The fourth quarter of 2024 is going to be an eventful period for the UK economy, with some key dates coming up for investors in UK government bonds in particular. While the October 30 Budget will provide the political drama, there are also two Bank of England meetings before the end of the year.

Starting with monetary policy, August saw the first interest rate cut in four years, but policymakers made it clear that there is no fixed path to monetary easing. Rates were held in September amid talk by the Bank of a “gradual approach” to cutting rates and sticky core inflation. With October “skipped” as a meeting mongth, investors and mortgage holders are now focusing on the Nov. 7 meeting, with money markets pricing in a 0.25 percentage point cut, taking key rates to 4.75%. In an interview published on Oct. 3, Bank governor Andrew Bailey floated the idea of bigger rate cuts in the coming months if inflation continued on the same path.

Key Dates for Q4

  • Oct. 7, 14, 21: Bank of England bond sales
  • Oct. 16: September inflation data
  • Oct. 30: Autumn Budget
  • Nov. 7: Bank of England monetary policy meeting
  • Nov. 20: October inflation data
  • Dec. 18: UK inflation data for November
  • Dec. 19: Bank of England monetary policy meeting (last of the year)
  • Dec. 20: Next schedule for Q1 2025 gilt sales released

UK inflation hit the 2% target this year but has nudged up to 2.2%, and September’s print comes out on Oct. 16, ahead of the Budget and the Bank’s meeting. There’s no consensus yet for September’s data, but recent shop price inflation figures have been encouraging those looking for signs of inflation abating. In the eurozone, inflation has just undershot target, potentially setting up an October rate cut, a move unexpected a month ago.

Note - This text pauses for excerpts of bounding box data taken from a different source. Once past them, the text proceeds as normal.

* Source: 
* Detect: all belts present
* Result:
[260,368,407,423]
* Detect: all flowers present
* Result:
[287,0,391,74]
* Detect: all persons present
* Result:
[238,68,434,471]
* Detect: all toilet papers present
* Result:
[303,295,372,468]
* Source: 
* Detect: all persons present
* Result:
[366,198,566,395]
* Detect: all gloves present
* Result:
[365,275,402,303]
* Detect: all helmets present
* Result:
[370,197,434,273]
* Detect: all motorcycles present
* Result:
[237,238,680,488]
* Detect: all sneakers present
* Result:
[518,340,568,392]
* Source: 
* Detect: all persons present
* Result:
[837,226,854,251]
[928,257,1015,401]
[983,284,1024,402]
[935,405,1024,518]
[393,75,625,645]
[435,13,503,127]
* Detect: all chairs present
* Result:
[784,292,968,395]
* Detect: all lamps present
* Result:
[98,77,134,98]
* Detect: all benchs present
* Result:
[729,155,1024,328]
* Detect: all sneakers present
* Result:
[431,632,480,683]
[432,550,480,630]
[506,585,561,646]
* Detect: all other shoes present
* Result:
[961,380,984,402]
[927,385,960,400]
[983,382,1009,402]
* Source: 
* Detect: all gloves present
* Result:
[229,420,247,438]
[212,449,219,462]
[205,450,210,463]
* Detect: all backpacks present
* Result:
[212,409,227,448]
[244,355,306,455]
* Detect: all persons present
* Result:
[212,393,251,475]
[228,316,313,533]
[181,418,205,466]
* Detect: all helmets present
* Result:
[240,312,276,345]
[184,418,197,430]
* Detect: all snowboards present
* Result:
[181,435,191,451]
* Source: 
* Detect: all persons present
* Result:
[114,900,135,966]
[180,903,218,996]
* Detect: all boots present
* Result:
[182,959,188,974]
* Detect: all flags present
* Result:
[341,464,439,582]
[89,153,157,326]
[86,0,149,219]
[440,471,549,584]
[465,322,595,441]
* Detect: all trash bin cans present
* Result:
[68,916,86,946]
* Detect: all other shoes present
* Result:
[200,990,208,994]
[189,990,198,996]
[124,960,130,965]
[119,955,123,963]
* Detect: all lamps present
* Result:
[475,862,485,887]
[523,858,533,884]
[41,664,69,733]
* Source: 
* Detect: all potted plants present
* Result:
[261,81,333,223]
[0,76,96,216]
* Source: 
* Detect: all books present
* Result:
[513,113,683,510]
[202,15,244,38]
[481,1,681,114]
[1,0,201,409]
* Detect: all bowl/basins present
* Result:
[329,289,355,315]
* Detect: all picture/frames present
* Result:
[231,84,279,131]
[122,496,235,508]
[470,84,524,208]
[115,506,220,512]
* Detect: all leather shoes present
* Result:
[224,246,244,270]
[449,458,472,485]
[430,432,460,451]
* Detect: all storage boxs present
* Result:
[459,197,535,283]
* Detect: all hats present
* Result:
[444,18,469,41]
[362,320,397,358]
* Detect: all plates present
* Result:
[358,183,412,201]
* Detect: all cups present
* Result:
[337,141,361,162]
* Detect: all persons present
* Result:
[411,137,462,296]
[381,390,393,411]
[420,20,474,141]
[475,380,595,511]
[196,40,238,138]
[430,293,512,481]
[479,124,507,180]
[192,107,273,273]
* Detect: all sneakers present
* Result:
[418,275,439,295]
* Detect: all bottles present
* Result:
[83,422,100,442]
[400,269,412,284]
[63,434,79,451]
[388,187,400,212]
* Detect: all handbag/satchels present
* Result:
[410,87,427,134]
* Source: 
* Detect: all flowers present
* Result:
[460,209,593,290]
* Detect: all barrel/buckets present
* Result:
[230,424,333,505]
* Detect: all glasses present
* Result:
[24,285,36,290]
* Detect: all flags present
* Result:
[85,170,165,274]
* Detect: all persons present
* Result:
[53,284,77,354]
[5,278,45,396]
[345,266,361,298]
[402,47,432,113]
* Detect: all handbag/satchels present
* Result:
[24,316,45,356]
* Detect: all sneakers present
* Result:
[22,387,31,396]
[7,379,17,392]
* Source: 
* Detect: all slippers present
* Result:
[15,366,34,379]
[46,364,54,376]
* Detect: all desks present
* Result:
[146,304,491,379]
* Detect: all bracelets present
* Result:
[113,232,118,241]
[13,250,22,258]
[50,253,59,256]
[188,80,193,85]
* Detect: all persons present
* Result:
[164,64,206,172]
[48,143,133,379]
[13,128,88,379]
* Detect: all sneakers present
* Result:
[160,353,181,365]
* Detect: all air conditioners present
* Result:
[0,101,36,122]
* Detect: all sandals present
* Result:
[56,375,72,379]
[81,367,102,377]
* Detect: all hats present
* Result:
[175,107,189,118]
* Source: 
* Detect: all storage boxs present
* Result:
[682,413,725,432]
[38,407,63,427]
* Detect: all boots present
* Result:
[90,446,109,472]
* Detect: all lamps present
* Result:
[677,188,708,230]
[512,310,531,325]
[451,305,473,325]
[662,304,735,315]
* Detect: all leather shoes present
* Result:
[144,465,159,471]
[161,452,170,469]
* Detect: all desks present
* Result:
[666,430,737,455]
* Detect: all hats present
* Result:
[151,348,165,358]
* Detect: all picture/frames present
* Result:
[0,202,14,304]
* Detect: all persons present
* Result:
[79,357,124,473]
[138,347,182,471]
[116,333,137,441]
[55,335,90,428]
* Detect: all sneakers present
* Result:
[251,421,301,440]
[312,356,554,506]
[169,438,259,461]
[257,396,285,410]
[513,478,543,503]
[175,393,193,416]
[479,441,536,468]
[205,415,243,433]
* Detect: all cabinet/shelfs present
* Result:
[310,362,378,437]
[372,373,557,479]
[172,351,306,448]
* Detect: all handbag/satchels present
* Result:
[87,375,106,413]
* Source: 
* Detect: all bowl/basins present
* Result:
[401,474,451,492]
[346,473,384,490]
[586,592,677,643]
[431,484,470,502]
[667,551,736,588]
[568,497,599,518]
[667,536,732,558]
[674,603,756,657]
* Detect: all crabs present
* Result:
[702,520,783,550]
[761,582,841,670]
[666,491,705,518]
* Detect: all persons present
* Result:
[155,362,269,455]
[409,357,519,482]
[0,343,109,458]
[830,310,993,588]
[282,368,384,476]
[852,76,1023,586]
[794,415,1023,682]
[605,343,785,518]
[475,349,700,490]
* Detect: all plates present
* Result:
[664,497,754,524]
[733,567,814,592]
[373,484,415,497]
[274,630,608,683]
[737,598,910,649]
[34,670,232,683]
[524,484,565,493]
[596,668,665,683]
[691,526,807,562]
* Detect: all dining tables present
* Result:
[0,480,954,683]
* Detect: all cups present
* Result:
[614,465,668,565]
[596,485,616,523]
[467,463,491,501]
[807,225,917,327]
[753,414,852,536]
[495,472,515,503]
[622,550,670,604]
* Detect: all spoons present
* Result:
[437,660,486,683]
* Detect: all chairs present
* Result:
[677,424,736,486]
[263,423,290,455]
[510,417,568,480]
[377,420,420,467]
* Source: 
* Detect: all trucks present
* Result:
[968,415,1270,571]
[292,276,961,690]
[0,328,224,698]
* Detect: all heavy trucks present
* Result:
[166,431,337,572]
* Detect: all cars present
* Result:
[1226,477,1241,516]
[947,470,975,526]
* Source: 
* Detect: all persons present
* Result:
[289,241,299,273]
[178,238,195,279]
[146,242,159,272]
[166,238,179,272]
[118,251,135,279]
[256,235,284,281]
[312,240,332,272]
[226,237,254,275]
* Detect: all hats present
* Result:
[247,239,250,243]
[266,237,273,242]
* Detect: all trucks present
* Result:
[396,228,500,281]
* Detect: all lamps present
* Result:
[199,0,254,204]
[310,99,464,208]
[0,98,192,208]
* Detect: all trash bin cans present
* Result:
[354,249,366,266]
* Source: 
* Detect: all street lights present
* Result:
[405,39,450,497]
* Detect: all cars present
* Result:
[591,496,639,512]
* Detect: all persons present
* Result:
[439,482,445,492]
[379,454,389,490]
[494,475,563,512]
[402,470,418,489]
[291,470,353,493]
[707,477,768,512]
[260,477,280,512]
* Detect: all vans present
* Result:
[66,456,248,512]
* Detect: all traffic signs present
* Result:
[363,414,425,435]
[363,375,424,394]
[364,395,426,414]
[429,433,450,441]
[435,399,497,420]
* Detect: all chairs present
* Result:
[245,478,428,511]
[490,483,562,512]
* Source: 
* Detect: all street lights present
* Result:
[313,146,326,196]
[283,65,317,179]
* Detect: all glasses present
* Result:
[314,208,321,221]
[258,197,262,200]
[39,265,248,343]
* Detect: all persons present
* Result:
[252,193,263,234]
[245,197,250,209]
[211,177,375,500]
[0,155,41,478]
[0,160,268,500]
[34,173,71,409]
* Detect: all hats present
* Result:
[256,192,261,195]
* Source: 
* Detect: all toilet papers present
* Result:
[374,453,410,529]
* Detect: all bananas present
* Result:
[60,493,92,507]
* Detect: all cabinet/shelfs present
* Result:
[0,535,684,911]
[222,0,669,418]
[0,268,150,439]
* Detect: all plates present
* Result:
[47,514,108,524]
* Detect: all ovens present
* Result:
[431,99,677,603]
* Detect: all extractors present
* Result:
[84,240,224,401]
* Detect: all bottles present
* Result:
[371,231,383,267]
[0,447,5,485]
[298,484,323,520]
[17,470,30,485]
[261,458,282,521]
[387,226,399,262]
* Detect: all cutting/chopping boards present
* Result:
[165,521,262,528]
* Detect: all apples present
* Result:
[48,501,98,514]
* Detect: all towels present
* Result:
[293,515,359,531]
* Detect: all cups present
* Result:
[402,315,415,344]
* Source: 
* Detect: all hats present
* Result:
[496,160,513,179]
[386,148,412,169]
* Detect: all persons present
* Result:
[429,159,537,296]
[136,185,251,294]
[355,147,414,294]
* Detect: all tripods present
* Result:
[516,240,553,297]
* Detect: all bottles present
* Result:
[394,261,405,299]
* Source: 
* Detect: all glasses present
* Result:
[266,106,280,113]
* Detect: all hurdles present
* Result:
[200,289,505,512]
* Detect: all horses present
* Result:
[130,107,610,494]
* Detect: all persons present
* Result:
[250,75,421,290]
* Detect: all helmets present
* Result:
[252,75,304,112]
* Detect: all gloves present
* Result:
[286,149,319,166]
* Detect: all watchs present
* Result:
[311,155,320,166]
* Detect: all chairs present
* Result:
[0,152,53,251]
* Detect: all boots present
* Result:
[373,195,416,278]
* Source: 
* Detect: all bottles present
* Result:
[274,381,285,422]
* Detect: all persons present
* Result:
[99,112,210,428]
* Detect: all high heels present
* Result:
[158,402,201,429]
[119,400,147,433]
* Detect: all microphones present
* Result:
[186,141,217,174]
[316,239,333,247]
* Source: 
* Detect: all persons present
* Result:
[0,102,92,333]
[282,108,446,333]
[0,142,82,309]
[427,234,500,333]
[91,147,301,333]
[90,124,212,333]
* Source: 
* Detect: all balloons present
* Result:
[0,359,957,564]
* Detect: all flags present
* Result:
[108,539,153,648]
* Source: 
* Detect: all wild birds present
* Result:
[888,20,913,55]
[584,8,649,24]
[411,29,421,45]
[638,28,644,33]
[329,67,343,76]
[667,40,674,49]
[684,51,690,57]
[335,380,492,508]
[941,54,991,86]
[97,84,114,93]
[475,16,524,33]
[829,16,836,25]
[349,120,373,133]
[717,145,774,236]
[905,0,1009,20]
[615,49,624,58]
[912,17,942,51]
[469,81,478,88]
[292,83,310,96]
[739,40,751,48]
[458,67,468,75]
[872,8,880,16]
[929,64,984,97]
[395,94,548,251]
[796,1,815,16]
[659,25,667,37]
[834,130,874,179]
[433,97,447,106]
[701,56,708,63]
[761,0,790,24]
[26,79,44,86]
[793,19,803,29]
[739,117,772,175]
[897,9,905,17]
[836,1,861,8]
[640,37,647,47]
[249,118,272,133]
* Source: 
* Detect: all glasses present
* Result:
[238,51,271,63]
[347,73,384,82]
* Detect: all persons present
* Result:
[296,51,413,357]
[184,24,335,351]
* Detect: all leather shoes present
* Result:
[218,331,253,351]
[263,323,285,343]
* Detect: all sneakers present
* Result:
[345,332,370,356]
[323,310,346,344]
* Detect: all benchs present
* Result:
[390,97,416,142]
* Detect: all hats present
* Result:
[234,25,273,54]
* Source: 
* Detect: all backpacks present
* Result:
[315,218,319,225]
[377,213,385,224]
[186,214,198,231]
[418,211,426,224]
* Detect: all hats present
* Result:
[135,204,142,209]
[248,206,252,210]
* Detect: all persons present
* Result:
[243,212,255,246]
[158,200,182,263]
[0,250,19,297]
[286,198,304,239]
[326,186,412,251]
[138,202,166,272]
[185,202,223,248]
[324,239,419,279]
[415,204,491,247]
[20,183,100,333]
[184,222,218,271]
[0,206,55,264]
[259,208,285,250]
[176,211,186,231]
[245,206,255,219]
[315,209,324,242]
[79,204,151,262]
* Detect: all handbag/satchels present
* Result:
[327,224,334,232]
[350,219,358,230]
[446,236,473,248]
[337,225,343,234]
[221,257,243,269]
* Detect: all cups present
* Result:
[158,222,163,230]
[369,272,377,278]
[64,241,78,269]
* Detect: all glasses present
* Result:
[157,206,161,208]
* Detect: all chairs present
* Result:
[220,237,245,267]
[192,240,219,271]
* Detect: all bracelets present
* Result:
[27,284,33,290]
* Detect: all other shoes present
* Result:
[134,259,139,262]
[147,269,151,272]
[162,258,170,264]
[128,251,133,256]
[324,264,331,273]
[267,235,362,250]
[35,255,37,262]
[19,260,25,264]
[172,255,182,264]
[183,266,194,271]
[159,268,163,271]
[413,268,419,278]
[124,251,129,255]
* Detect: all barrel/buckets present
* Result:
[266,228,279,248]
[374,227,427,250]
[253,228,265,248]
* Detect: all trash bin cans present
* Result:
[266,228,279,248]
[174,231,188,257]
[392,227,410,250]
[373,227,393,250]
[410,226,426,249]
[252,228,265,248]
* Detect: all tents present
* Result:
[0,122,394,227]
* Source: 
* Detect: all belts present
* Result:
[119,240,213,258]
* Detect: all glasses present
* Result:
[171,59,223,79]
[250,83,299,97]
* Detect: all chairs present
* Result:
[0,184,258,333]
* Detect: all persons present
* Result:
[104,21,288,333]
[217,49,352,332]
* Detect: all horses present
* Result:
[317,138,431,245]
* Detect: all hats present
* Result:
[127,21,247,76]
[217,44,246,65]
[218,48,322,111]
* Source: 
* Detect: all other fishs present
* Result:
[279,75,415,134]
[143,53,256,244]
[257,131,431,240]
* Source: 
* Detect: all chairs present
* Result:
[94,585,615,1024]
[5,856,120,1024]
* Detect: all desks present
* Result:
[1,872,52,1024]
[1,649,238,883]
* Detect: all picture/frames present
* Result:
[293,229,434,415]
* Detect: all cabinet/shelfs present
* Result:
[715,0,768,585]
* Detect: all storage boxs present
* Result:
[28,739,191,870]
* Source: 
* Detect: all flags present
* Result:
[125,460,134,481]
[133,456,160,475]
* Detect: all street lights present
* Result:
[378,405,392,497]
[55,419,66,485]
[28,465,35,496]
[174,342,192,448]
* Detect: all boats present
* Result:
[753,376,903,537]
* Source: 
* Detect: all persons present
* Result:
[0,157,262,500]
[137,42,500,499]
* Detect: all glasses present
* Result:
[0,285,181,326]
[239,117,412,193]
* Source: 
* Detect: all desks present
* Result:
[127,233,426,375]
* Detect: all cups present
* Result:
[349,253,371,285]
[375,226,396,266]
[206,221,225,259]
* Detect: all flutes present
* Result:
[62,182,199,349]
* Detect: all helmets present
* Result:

Moving on to fiscal policy, Morningstar.co.uk has looked in detail at potential tax changes in the October Budget.

Inheritance Tax
Capital Gains Tax
Pension Rules

More Tax Pain Ahead?

Savers and investors have been braced for a painful first Labour Budget by the chancellor and prime minister. Newly elected politicians, with a large majority, have a rare opportunity to “kitchen sink” the bad news because they don’t face the electorate for a few years.

This is not a risk-free approach, as talk of entrepreneurs in the media fleeing the UK shows. There are signs that the government is aware it may have overdone the initial messaging, realizing it has to come up with a better mission statement than “you will have to pay more taxes”. It’s not like an upbeat party conference speech, but the Budget has to involve some positivity, at least for those who voted Labour. The gloomy build-up could also have been a political masterstroke if the chancellor is then able to unveil a better-than-expected package of measures (or at least not as bad as expected).

“The backlash against Reeves’ initial doom and gloom message means that we may get a few hints on Budget sweeteners that may be coming our way to counteract some of the initial sourness in her message,” said Kathleen Brooks, research director at XTB, in a note on Oct. 3.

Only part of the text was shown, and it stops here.